■ **Assignment**
In the passage about the UN climate talks in Cancún, copy word for word everything from "This week the" down to "and sustainable way.".

This week the latest round of UN climate talks are starting in Cancún, Mexico. While the expectations are significantly lower than at last year’s Copenhagen gathering, the meeting will still be taking crucial decisions that affect the world’s poorest people. Discussions will include how to scale up financial support for developing countries, improving transparency and accountability of promises, and the promotion of green technology transfers to enable countries to achieve economic growth in a clean and sustainable way.

■ **Given information**
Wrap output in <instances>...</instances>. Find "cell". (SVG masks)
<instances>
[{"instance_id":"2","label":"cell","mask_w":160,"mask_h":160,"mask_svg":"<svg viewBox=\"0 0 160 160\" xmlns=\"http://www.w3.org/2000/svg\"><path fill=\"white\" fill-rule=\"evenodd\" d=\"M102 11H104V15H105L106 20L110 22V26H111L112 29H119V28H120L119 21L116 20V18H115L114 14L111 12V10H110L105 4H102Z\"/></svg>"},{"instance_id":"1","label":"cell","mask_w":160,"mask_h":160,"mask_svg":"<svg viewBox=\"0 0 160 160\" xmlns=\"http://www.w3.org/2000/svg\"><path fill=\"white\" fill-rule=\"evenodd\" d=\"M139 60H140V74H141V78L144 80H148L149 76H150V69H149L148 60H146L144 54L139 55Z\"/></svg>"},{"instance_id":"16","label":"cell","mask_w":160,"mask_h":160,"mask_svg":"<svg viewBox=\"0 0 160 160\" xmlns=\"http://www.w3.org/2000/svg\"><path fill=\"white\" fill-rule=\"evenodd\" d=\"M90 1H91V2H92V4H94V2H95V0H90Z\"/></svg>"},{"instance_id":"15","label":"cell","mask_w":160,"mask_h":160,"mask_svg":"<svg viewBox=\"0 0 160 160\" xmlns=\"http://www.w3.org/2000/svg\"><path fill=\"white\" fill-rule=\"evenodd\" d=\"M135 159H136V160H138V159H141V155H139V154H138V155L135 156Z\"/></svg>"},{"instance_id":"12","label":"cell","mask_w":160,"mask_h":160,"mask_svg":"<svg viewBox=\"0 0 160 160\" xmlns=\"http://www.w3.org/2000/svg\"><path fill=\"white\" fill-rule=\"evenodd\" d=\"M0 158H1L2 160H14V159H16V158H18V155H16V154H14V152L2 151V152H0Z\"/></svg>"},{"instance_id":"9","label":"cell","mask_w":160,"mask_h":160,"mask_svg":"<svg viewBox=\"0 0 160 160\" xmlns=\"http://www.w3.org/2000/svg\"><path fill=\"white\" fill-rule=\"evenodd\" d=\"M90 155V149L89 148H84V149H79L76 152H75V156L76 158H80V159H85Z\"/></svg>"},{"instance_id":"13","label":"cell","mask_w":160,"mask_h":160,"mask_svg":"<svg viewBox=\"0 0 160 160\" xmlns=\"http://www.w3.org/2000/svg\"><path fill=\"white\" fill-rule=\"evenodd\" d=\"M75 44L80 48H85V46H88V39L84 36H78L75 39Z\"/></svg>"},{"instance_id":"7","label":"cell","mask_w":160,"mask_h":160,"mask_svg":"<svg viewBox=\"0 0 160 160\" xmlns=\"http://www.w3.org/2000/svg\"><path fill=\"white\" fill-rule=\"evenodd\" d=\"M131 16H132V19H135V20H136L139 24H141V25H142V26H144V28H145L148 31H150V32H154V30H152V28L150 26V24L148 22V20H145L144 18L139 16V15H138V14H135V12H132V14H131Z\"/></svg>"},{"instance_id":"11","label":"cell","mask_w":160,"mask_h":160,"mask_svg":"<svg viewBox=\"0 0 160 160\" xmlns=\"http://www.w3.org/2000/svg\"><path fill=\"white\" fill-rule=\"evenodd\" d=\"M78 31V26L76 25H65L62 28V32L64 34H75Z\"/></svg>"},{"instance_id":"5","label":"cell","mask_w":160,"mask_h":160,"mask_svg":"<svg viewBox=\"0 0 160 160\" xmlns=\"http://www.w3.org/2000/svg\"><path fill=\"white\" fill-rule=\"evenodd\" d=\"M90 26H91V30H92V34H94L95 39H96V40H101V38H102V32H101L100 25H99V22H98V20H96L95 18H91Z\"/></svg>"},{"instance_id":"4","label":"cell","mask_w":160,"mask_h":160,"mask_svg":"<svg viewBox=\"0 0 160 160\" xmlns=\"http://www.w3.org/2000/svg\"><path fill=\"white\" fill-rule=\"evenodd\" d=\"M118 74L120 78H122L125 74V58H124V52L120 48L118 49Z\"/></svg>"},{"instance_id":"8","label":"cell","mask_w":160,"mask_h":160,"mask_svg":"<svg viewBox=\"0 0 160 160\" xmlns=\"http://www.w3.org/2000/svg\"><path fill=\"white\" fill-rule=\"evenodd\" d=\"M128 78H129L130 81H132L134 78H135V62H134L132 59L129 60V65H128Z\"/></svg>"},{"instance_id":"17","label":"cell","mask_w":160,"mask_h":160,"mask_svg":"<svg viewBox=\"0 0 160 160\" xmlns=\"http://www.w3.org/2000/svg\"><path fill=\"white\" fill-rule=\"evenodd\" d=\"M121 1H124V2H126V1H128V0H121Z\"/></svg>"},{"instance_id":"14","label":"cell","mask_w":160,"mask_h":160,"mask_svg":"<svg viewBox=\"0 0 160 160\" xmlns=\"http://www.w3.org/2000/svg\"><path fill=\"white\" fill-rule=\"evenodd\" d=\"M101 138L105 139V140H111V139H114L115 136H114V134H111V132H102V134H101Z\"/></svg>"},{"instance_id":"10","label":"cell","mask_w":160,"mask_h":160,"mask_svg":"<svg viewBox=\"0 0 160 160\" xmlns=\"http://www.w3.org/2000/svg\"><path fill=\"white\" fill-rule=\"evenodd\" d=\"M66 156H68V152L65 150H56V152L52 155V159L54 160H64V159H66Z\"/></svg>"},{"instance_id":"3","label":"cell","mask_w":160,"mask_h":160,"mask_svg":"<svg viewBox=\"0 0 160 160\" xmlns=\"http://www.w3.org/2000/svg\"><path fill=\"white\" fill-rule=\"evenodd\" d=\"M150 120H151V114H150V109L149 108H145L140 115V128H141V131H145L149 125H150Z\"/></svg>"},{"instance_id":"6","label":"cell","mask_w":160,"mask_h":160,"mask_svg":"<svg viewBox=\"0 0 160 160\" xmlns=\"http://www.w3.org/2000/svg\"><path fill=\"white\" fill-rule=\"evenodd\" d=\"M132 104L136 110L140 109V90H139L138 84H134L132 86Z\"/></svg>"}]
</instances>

■ **Output for this exercise**
This week the latest round of UN climate talks are starting in Cancún, Mexico. While the expectations are significantly lower than at last year’s Copenhagen gathering, the meeting will still be taking crucial decisions that affect the world’s poorest people. Discussions will include how to scale up financial support for developing countries, improving transparency and accountability of promises, and the promotion of green technology transfers to enable countries to achieve economic growth in a clean and sustainable way.